As The Associated Press reports, Schilling and other former executives at 38 Studios have agreed to pay $2.5 million to the state of Rhode Island to settle outstanding claims of defrauding the state out of $75 million in loans.
The case dates back to 2012, shortly after 38 Studios laid off all of its 379 staffers and declared bankruptcy.
Though 38’s first game, Kingdoms of Amalur, sold a respectable 1.3 million copies in its first 90 days, the company’s financial resources were reportedly drained by work on an ambitious RPG project, codenamed Copernicus, which never saw the light of day (save for this teaser trailer released just before the company’s bankruptcy).
The Rhode Island government floated $75 million in bonds to provide loan guarantees that convinced 38 Studios to move from its base in Massachusetts.
After the bankruptcy, though, the Rhode Island Economic Development Corporation argued in its lawsuit that the company had used false financial projections and misleading statements to obscure the fact that the company was “destined to fail according to 38 Studios’ own financial projections.”
Now, the state is agreeing to just $2.5 million in settlement, saying that this is a “highly unusual case” in which it “makes no economic sense whatsoever” to continue going after the defendants.

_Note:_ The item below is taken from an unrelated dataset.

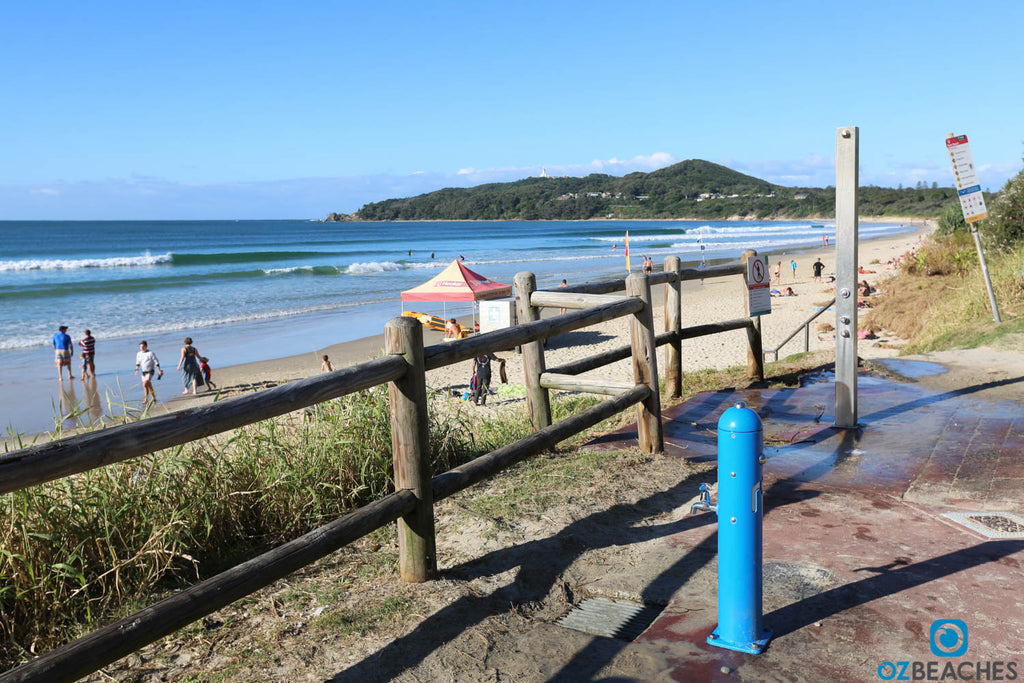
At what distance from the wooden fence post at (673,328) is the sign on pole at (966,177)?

That’s not too surprising, considering that Schilling previously said he was “tapped out” after 38 Studios’ failure, and 2012 bankruptcy filings showed the company with $150 million in debt and just $22 million in assets.
Still, it leaves Rhode Island taxpayers on the hook for $28.2 million worth of bonds after accounting for other settlements related to the case (most notably with the banks backing the bonds).

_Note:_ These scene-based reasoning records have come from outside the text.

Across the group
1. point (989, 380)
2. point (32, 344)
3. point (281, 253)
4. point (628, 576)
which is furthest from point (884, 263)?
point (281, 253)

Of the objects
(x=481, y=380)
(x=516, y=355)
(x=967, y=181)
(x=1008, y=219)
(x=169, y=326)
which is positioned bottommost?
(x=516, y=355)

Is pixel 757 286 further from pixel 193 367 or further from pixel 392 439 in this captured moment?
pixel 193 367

Schilling has consistently denied wrongdoing in the case, saying that he was expecting additional tax credits and an extension on his loan payments from the state to keep the company afloat.

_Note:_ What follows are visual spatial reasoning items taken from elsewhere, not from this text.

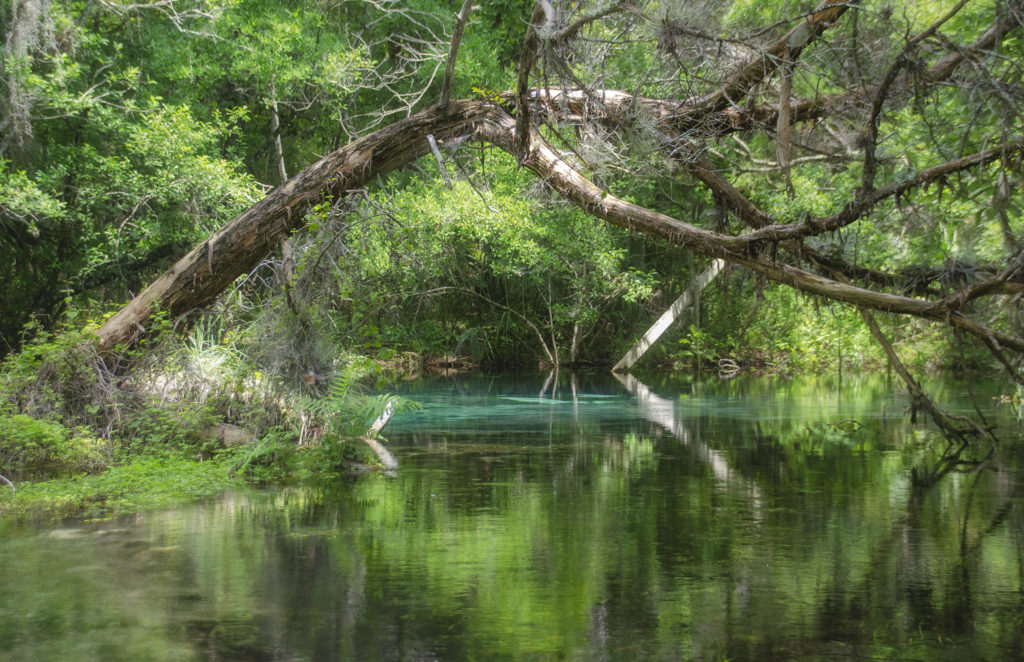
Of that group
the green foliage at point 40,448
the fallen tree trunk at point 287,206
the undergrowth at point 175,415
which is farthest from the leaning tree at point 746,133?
the green foliage at point 40,448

An expected publishing deal for an Amalur sequel also fell through before it could help 38 Studios limp along for a bit longer.
Schilling says he lost his entire savings of $50 million in the debacle, though the state has disputed that claim.
All told, it’s an ignoble end to the story of a former baseball pitcher who retired only to chase his dream of video game development stardom.
And without 38 Studios to worry about, Schilling has had more time to spend doxing those who threaten his family online.